Urin tampak coklat kemerah-merahan atau seperti teh pekat, air cucian
daging atau berwarna seperti cola. Hematuria makroskopik biasanya timbul dalam
minggu pertama dan berlangsung beberapa hari, tetapi dapat pula berlangsung
sampai beberapa minggu. Hematuria mikroskopik dapat berlangsung lebih lama,
umumnya menghilang dalam waktu 6 bulan. Kadang-kadang masih dijumpai
hematuria mikroskopik dan proteinuria walaupun secara klinik GNAPS sudah
sembuh.
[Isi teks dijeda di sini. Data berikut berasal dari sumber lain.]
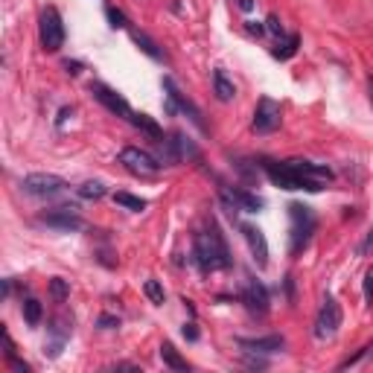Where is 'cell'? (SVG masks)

Bahkan hematuria mikroskopik bisa menetap lebih dari satu tahun,
sedangkan proteinuria sudah menghilang. Keadaan terakhir ini merupakan
indikasi untuk dilakukan biopsi ginjal, mengingat kemungkinan adanya
glomerulonefritis kronik.
4. Hipertensi :
Hipertensi merupakan gejala yang terdapat pada 60-70% kasus GNAPS.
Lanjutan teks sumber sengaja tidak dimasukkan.